I would never be caught dead in an airport again if all train travel was as efficient as Switzerland’s. It was a thing of beauty to just whip out my travel pass (albeit a first-class one, which I highly recommend) and head over to our reserved seats in the dining car. Between nibbles of a very tasty nasi-goreng, Indonesian fried rice, my face was glued to the window, oohing and ahhing over the gorgeous countryside, which looked like it had been gilded in gold, but was actually just rape fields in full bloom.

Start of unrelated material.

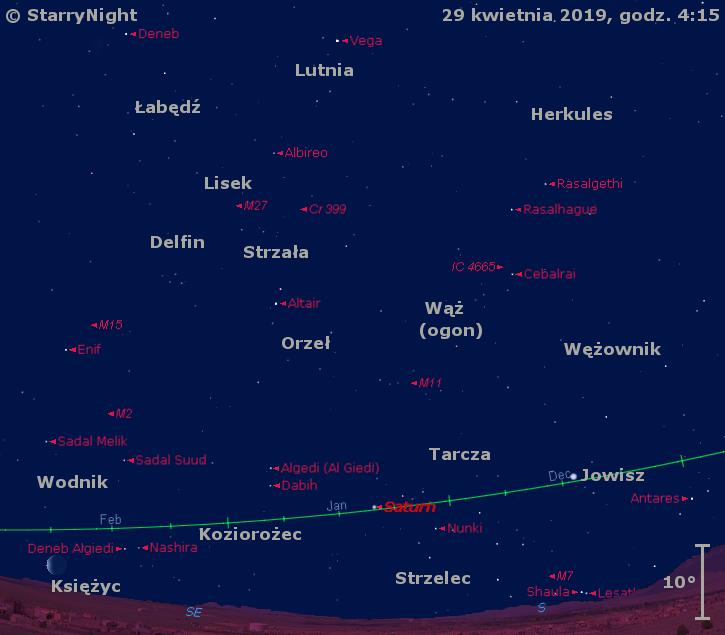 Położenie Księżyca, Jowisza i Saturna w pierwszym tygodniu maja 2019 r.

Enroute I had to forget all the German I learned in Zurich (which consisted of Auf Wiedersehen and Zürcher Geschnetzeltes, a traditional Swiss dish made with veal, mushrooms and noodles in cream sauce) and practice my equally feeb French, since French is Lausanne’s language of choice.

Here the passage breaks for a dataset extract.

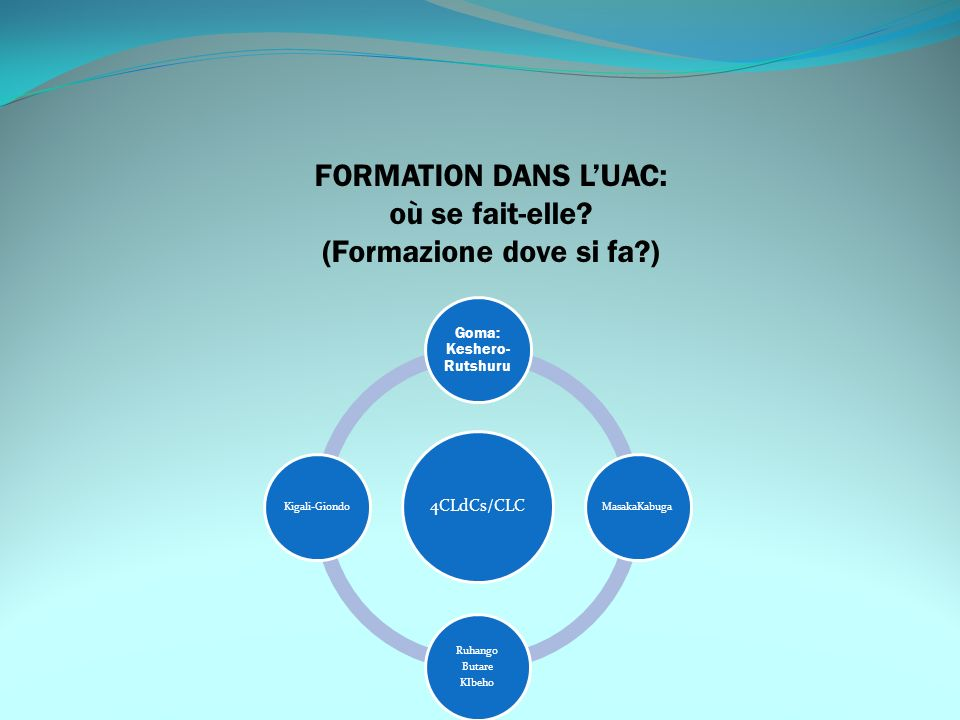 FORMATION DANS LUAC: où se fait-elle? (Formazione dove si fa?) 4CLdCs/CLC Goma: Keshero- Rutshuru MasakaKabuga Ruhango Butare KIbeho Kigali-Giondo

Steeper hills than San Francisco?
Getting to Vieille Ville, Lausanne’s medieval upper town, a bevy of cobbled lanes lined with charming shops and amazing gothic architecture, can be done the hard way–by walking–since the town is situated on three very steep hills, or you can wimp out like we did and take the funicular to the top. Don’t miss the 13th century Cathédrale Notre Dame adorned by a huge rose windo made out of 105 panes of stained glass.
When we arrived at the main thoroughfare, we were thrilled with our reception. It seemed as if the whole town had graciously turned out to welcome us, dressed in full costume. Actually, they were celebrating “Fete du Soleil”(carnival of the sun) which must have worked since it was our first sun-sighting in days.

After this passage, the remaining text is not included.